* _STATED PROBLEM_
Give the stretch of the ZFS forum thread from "not sure why" through "my controller sake." again, switching "tomorrow" to "next week".

START EXTRACT PROVIDED

Zfs discussions

The ARC is a read cache… not sure if there is a dedicated write cache… i think it just takes what it needs from ram… then there is the Zil or SLOG which i believe is the same just two different names… the zil is the ram version the SLOG is secondary LOG device… it keeps like metadata / checksum tables for where to find stuff or something… or its the write … think its the former tho

sorry if i called the ARC a write cache…

well the ARC and l2arc is good for other stuff… like say running your vm’s smoothly without disrupting the storagenode, also if your OS is on the same vdev then anything it might need at times the ARC and L2ARC will learn to keep around… or if somebody wanted to try to do performance testing… then they would have to use large dataset for the ARC and L2ARC not to figure it out and just starting to have milisecond turnaround from incoming require until outgoing data stream…
lots of things i find amazing about ARC… tho i must say it does need to get some of that deep learning added… that might just make it mindblowing brilliant.

i don’t expect to much egress yet… but as my node fills and more drives get added, then i’m sure i will be very fond of it… i already am very fond of the ARC and L2ARC for how it makes my VMs run.
best of both worlds… i get near infinite capacity and ssd speeds for the stuff that’s most often used.

yeah my egress and ingress is about the same…tho it does look a bit like i have been getting slightly better numbers with 1m record… but may just be the avg at present that has gone up

Absolutely! I was only referring to running a storagenode.

Zfs caching is great for a lot of things and even the storagenode dB might benefit from it greatly.

I am and I have stepped on this a few times. I am running VMs on zvols and actually noticed the problem on my servers then went looking for a reason.

This can bite you even if you are using mirror vdevs or 512n drives, but, for example, you back up the data by doing a zfs send to a backup server that’s 512e and raidz :slight_smile:

that also sort of makes sense… because they end up being like striped blocks across the drives and then 1 subtracted for the parity…
i also get 16k in my case… 5 drives in raidz1 so 4x4
thats interesting… tho ill have to read through that thread tomorrow… so maybe 64… kinda hate to have to go that high… but thats easy to say when i got little real idea what i’m talking about lol…
i suppose if the drives are 4k then minimum would be 16 and if you go over you will use another 16k (one full stripe) and if you went with 8k vol blocksizes then half of the stripe would always be empty…

not sure why it needs to go to 64k but i suppose ill learn that tomorrow xD

i expect to set all my drives to 4k sector and logical after next reconfiguration… with my new hba i should be able to do that and that gives me 7% less overhead. \o/
or sector is already 4k they are just emulating 512 for my controller sake.

END EXTRACT PROVIDED
START DATA PROVIDED

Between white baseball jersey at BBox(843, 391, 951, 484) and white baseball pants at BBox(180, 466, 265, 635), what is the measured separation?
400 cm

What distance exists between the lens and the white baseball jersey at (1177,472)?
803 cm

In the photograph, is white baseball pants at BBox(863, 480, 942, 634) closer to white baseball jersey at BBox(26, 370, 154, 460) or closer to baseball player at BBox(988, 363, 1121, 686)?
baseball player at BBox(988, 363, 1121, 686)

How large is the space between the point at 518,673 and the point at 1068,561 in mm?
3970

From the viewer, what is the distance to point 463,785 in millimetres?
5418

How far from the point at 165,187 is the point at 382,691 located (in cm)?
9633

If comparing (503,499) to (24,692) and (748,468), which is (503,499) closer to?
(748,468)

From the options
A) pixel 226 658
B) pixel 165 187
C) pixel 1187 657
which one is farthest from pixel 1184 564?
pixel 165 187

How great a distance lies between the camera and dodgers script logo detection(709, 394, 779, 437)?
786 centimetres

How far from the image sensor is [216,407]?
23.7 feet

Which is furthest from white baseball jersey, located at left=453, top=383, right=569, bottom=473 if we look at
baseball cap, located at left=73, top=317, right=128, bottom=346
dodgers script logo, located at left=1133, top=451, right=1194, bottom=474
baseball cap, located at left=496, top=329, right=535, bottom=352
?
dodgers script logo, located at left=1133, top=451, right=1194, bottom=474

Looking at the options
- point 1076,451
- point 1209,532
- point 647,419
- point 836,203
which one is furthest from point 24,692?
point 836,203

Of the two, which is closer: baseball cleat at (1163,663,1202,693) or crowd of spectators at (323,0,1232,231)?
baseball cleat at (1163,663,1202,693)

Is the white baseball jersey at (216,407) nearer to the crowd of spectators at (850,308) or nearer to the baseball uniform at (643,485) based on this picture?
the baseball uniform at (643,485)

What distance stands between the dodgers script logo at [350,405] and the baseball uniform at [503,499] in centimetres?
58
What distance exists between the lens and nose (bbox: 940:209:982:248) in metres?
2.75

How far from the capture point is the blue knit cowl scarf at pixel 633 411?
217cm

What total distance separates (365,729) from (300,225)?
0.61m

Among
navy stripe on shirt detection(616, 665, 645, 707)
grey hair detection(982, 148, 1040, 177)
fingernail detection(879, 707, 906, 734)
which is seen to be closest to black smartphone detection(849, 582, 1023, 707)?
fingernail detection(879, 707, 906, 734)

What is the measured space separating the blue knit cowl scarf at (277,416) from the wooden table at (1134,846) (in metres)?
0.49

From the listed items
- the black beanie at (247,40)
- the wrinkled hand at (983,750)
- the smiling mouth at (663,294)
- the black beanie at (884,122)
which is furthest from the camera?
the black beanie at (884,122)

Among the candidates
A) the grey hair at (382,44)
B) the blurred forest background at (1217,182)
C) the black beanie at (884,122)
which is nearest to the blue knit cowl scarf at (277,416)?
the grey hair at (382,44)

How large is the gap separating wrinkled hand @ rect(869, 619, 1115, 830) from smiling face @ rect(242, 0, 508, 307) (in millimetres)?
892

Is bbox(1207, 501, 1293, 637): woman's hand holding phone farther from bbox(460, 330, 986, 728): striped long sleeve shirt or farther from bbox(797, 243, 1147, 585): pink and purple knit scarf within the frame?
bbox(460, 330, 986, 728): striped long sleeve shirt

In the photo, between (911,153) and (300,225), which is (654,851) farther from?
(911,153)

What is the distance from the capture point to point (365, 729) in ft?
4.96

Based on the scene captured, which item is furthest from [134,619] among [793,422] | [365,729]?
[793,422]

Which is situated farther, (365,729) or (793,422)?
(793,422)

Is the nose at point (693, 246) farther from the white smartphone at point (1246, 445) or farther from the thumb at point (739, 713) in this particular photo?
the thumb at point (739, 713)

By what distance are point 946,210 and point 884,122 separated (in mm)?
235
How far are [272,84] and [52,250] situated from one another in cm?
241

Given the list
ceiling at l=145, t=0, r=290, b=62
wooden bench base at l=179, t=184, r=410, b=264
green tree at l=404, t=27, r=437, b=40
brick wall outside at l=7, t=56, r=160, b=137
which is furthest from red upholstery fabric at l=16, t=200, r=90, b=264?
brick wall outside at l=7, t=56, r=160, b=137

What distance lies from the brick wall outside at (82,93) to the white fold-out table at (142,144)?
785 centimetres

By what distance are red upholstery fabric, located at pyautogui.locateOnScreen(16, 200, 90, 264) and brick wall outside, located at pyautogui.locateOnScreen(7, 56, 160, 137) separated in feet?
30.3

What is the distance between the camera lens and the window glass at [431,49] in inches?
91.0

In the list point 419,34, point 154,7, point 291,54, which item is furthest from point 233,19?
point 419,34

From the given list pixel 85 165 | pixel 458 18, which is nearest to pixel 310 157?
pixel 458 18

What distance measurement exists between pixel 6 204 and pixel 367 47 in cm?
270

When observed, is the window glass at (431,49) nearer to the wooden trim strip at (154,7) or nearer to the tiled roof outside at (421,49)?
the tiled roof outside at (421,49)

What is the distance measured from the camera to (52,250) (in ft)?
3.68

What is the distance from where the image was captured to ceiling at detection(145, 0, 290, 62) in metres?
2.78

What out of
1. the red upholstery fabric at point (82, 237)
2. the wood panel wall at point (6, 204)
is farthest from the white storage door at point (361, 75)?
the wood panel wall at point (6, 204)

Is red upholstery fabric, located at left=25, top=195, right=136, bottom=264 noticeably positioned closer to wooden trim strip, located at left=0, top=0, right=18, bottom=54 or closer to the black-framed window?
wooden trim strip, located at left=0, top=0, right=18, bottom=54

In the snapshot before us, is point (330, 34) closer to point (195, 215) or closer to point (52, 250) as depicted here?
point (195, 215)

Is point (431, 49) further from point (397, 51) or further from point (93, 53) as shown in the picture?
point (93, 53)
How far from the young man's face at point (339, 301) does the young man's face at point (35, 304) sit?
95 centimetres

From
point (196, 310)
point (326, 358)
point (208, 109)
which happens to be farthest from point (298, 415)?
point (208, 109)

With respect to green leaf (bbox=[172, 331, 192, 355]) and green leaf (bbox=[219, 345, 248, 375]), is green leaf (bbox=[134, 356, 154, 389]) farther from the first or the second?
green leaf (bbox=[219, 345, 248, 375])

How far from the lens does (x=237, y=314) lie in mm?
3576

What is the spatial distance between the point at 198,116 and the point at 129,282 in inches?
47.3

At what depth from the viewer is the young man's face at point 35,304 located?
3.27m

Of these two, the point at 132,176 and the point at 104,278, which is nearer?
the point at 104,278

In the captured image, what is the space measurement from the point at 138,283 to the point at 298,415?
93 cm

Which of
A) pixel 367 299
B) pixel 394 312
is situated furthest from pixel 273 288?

END DATA PROVIDED

* _ANSWER TO THIS TASK_
not sure why it needs to go to 64k but i suppose ill learn that next week xD

i expect to set all my drives to 4k sector and logical after next reconfiguration… with my new hba i should be able to do that and that gives me 7% less overhead. \o/
or sector is already 4k they are just emulating 512 for my controller sake.